- What to do -
With the images excluded, set down every line of the listing below exactly.

-=-=-

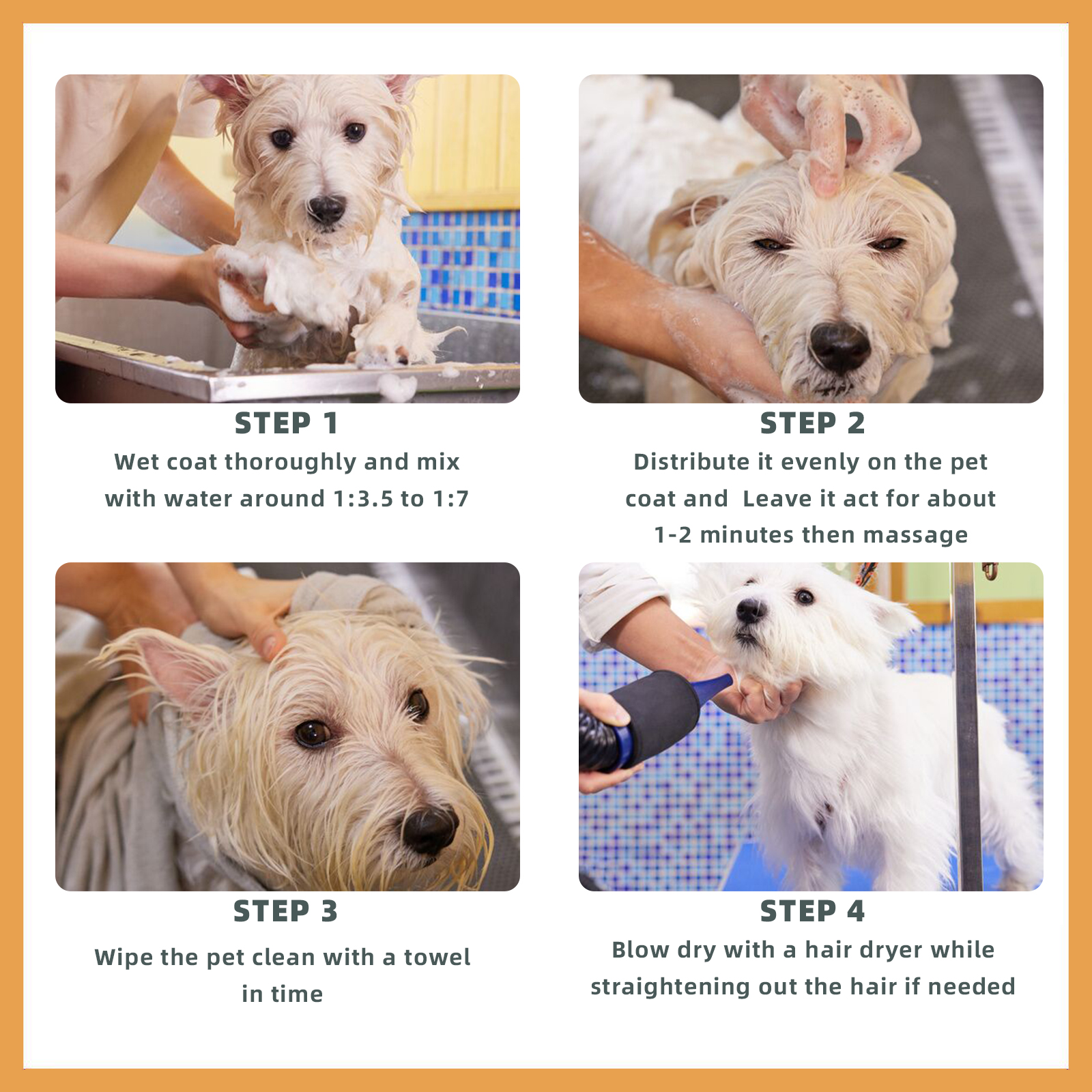 STEP 1
Wet coat thoroughly and mix with water around 1:3.5 to 1:7

STEP 2
Distribute it evenly on the pet coat and  Leave it act for about 1-2 minutes then massage

STEP 3
Wipe the pet clean with a towel in time

STEP 4
Blow dry with a hair dryer while straightening out the hair if needed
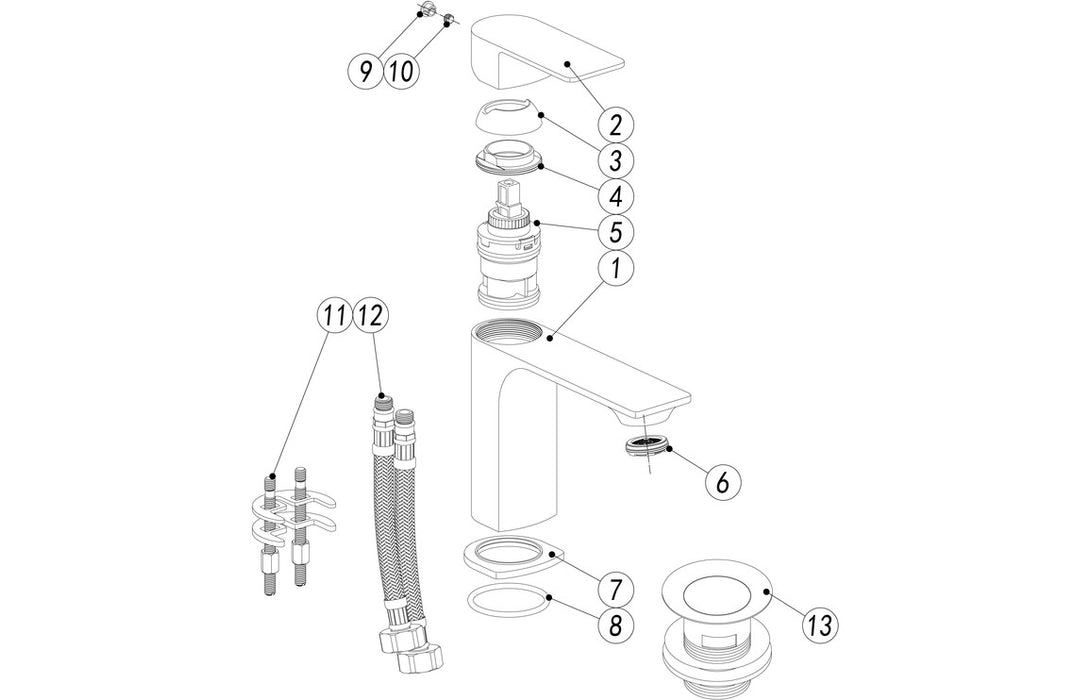 9
10
2
3
4
5
1
11
12
6
7
8
13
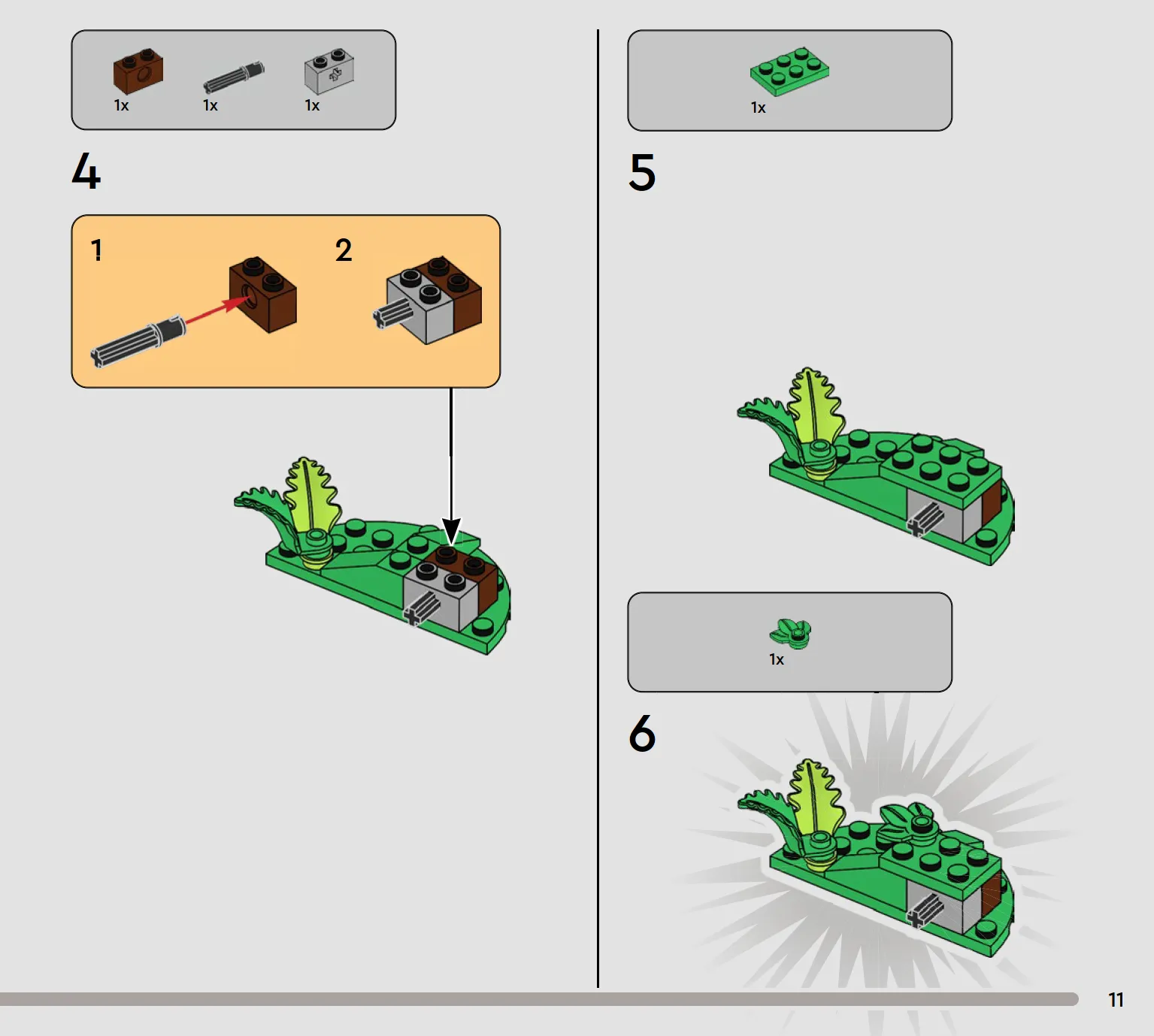 1x 1x 1x

4

1

2

1x

5

1x

6

11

-=-=-

- Response for this exercise -
 STEP 1
Wet coat thoroughly and mix with water around 1:3.5 to 1:7

STEP 2
Distribute it evenly on the pet coat and  Leave it act for about 1-2 minutes then massage

STEP 3
Wipe the pet clean with a towel in time

STEP 4
Blow dry with a hair dryer while straightening out the hair if needed
 9
10
2
3
4
5
1
11
12
6
7
8
13
 1x 1x 1x

4

1

2

1x

5

1x

6

11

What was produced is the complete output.